Watch the teacher solve the problem with clear explanations

00:00 Solve

00:03 First, let's mark the number of squares we have according to the given data

00:07 Now subtract (remove) the number of squares according to the corresponding fraction

00:15 The remaining number of squares is the numerator of the answer

00:19 The denominator of the answer equals the number of parts we divided the whole into:

00:23 And this is the solution to the question

Step-by-step written solution

Follow each step carefully to understand the complete solution

Understand the problem

Solve the following exercise:

$\frac{6}{6}-\frac{3}{6}=\text{?}$

Step-by-step solution

Let's solve the problem $\frac{6}{6} - \frac{3}{6}$ .

First, it's important to note that we're dealing with fractions that have the same denominator. This allows us to subtract the numerators directly while keeping the denominator unchanged.

Here are the steps we'll follow:

Step 1: Identify the fractions involved: $\frac{6}{6}$ and $\frac{3}{6}$ .
Step 2: Subtract the numerators of the fractions: $6 - 3$ .
Step 3: Keep the denominator the same: $6$ .
Step 4: Combine the results to form the new fraction.

Now let's proceed with the calculation:

Step 2: Subtract the numerators: $6 - 3 = 3$ .

Step 3: Since the denominators are the same, the new denominator remains $6$ .

Step 4: Combine the results: This gives us the fraction $\frac{3}{6}$ .

Therefore, the solution to the problem $\frac{6}{6} - \frac{3}{6}$ is $\frac{3}{6}$ .

Final Answer

$\frac{3}{6}$

Key Points to Remember

Essential concepts to master this topic

Rule: Subtract numerators when denominators are the same
Technique: Calculate 6 - 3 = 3, keep denominator 6
Check: Verify $\frac{6}{6} - \frac{3}{6} = \frac{3}{6}$ by adding back ✓

Common Mistakes

Avoid these frequent errors

Subtracting denominators along with numerators
Don't subtract both 6-3 in numerator AND 6-6 in denominator = wrong fraction structure! This creates meaningless expressions like 3/0. Always keep the denominator unchanged when denominators are the same.

Practice Quiz

Test your knowledge with interactive questions

Solve the following exercise:

$\frac{3}{2}-\frac{1}{2}=\text{?}$

FAQ

Everything you need to know about this question

Why don't I subtract the denominators too?

The denominator tells us what type of pieces we're working with.
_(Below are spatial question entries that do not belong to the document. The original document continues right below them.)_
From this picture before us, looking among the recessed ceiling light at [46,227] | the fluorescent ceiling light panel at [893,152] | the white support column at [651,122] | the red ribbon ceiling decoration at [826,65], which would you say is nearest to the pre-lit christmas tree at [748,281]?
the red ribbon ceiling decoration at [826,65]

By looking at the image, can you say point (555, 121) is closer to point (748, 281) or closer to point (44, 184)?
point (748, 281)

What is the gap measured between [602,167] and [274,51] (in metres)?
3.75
Since both fractions are sixths, we're subtracting sixths from sixths, so the result is still in sixths!

Should I simplify 3/6 to 1/2?

While $\frac{3}{6} = \frac{1}{2}$ is correct, many problems want the answer in the same form as the original fractions. Check what your teacher expects!
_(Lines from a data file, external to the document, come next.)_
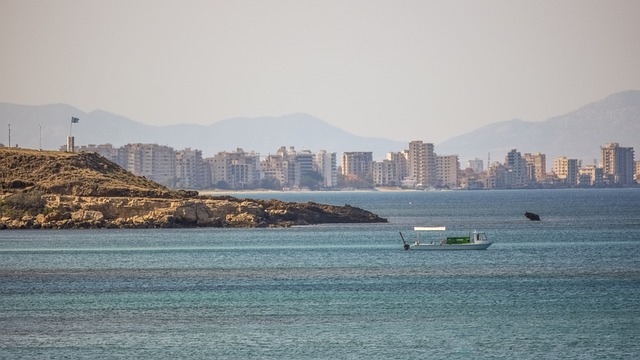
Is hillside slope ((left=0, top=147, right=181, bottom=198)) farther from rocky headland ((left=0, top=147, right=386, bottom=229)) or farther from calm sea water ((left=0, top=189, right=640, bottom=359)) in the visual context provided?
calm sea water ((left=0, top=189, right=640, bottom=359))

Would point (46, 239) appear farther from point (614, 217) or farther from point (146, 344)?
point (614, 217)

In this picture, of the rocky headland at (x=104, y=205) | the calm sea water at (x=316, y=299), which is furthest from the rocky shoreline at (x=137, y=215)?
the calm sea water at (x=316, y=299)

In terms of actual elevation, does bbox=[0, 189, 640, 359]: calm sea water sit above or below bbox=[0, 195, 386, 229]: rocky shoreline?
below

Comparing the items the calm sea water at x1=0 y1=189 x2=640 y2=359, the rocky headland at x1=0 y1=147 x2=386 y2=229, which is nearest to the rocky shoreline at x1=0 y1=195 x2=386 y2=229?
the rocky headland at x1=0 y1=147 x2=386 y2=229

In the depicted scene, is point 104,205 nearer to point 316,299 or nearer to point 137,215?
point 137,215

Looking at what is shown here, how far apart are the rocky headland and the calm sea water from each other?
2003 cm

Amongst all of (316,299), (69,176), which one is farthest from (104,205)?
(316,299)

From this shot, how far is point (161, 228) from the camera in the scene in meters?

What if the first numerator is smaller than the second?

You can still subtract! For example, $\frac{2}{6} - \frac{5}{6} = \frac{-3}{6}$ . The result will be a negative fraction.

How do I check my answer is right?

Add your answer back to the second fraction: $\frac{3}{6} + \frac{3}{6} = \frac{6}{6}$ . If you get the first fraction, you're correct!

Do I always keep the same denominator?

Yes! When subtracting fractions with the same denominator, the denominator never changes. You only work with the numerators.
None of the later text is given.